━━━━━ Available data ━━━━━

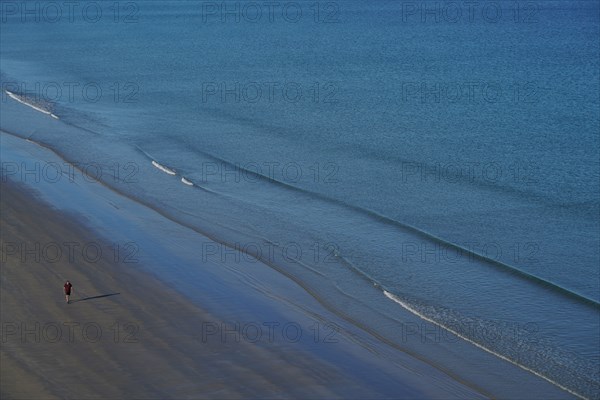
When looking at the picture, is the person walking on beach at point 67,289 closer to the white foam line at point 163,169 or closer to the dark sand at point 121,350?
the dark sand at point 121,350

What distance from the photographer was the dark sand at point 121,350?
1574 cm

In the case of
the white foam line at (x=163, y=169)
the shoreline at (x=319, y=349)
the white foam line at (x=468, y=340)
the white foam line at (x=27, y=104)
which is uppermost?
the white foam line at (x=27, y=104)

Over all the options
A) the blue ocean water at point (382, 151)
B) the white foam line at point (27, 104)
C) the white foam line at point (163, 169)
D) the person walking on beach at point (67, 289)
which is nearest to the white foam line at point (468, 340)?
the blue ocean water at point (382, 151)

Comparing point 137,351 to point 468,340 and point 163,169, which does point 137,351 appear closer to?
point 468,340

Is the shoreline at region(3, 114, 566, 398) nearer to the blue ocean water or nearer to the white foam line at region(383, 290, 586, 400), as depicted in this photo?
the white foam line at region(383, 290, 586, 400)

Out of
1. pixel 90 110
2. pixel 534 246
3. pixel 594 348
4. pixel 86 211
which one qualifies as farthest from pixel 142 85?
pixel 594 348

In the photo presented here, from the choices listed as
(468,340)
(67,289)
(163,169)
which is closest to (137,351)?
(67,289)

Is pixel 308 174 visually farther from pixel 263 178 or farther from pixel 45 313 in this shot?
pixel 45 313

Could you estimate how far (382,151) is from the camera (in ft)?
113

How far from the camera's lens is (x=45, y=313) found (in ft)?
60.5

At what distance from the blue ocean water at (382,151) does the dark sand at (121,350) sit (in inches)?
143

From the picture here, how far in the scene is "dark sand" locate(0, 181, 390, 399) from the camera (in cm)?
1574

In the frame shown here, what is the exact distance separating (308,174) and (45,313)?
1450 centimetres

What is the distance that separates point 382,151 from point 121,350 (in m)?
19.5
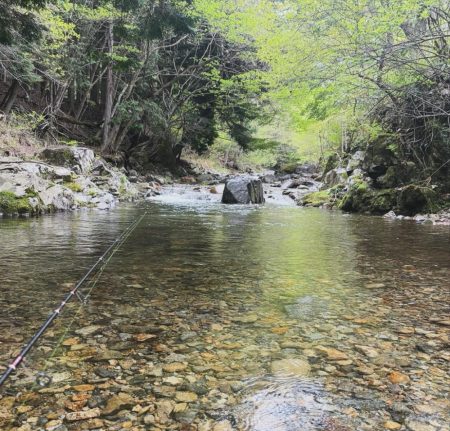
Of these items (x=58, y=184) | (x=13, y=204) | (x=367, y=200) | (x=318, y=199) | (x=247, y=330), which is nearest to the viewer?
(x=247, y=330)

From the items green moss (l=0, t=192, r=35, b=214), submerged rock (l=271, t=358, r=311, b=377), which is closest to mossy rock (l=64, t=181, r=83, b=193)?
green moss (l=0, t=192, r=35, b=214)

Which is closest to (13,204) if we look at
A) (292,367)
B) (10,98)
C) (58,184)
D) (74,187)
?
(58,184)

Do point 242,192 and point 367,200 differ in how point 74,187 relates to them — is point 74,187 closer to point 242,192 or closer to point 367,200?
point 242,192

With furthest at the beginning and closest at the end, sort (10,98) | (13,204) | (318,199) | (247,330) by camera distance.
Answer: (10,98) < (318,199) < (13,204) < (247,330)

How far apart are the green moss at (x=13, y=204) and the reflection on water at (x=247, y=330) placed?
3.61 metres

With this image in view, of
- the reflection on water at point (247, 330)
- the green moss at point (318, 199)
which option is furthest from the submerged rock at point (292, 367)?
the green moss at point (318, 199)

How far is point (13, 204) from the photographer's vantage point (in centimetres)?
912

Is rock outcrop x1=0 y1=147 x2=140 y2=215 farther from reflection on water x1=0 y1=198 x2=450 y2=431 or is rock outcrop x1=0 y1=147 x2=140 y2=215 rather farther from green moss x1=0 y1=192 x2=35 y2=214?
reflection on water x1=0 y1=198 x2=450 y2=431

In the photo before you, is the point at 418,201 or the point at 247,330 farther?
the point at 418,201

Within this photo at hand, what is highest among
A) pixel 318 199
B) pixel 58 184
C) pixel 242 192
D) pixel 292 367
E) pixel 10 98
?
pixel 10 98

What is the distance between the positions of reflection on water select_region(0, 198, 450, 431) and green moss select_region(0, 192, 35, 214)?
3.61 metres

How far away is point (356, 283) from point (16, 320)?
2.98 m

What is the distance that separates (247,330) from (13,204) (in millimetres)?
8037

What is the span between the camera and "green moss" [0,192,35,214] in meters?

━━━━━

● Set task
Repeat all of the records above verbatim, leaving out the pictures.

● Finished task
When looking at the picture, is the person walking on beach at point 67,289 closer to the white foam line at point 163,169 or closer to the dark sand at point 121,350?
the dark sand at point 121,350

What distance from the photographer was the dark sand at point 121,350?
1574 cm

In the case of
the white foam line at (x=163, y=169)
the shoreline at (x=319, y=349)
the white foam line at (x=468, y=340)
the white foam line at (x=27, y=104)
which is uppermost?
the white foam line at (x=27, y=104)

Over all the options
A) the blue ocean water at point (382, 151)
B) the white foam line at point (27, 104)
C) the white foam line at point (163, 169)
D) the person walking on beach at point (67, 289)
which is nearest to the white foam line at point (468, 340)?
the blue ocean water at point (382, 151)

Comparing point 137,351 to point 468,340 and point 163,169, which does point 137,351 appear closer to?
point 468,340

Is the shoreline at region(3, 114, 566, 398) nearer to the blue ocean water or nearer to the white foam line at region(383, 290, 586, 400), as depicted in this photo?
the white foam line at region(383, 290, 586, 400)

Out of
1. pixel 90 110
2. pixel 534 246
3. pixel 594 348
4. pixel 86 211
which one qualifies as farthest from pixel 142 85?
pixel 594 348

In the photo presented here, from the choices listed as
(468,340)
(67,289)
(163,169)
which is closest to (137,351)?
(67,289)

Is pixel 308 174 visually farther from pixel 263 178 or farther from pixel 45 313 in this shot?
pixel 45 313

Could you estimate how far (382,151) is from the camera (in ft)?
113

How far from the camera's lens is (x=45, y=313) found (in ft)?
60.5

At what distance from the blue ocean water at (382,151) does the dark sand at (121,350) sit (in inches)?
143

From the picture here, how far in the scene is "dark sand" locate(0, 181, 390, 399) from the camera (in cm)?
1574

In the frame shown here, what is the exact distance separating (308,174) and (45,313)?
1450 centimetres

What is the distance that separates point 382,151 from point 121,350 (in m)?
19.5
Of these items (x=58, y=184) | (x=13, y=204) | (x=367, y=200) | (x=318, y=199) | (x=247, y=330), which is nearest to the viewer?
(x=247, y=330)

From the items green moss (l=0, t=192, r=35, b=214), submerged rock (l=271, t=358, r=311, b=377), which is closest to mossy rock (l=64, t=181, r=83, b=193)?
green moss (l=0, t=192, r=35, b=214)

Which is closest to (13,204) if we look at
A) (292,367)
B) (10,98)
C) (58,184)
D) (74,187)
?
(58,184)

Do point 242,192 and point 367,200 differ in how point 74,187 relates to them — is point 74,187 closer to point 242,192 or closer to point 367,200?
point 242,192

With furthest at the beginning and closest at the end, sort (10,98) | (13,204) | (318,199) | (247,330) by camera distance.
Answer: (10,98) < (318,199) < (13,204) < (247,330)

How far apart are the green moss at (x=13, y=204) and the reflection on water at (x=247, y=330) placed?
3.61 metres

With this image in view, of
- the reflection on water at point (247, 330)
- the green moss at point (318, 199)
which option is furthest from the submerged rock at point (292, 367)?
the green moss at point (318, 199)

How far is point (13, 204) from the photographer's vantage point (in centimetres)?
912

Is rock outcrop x1=0 y1=147 x2=140 y2=215 farther from reflection on water x1=0 y1=198 x2=450 y2=431 or is rock outcrop x1=0 y1=147 x2=140 y2=215 rather farther from green moss x1=0 y1=192 x2=35 y2=214?
reflection on water x1=0 y1=198 x2=450 y2=431

In the photo before you, is the point at 418,201 or the point at 247,330 farther?
the point at 418,201

Within this photo at hand, what is highest among
A) pixel 318 199
B) pixel 58 184
C) pixel 242 192
D) pixel 292 367
E) pixel 10 98
?
pixel 10 98

What is the distance between the positions of reflection on water select_region(0, 198, 450, 431) and green moss select_region(0, 192, 35, 214)?
3.61 metres

How far away is point (356, 283) from point (16, 320)?
2.98 m

What is the distance that separates (247,330) from (13,204) (in millimetres)?
8037

What is the span between the camera and "green moss" [0,192,35,214] in meters?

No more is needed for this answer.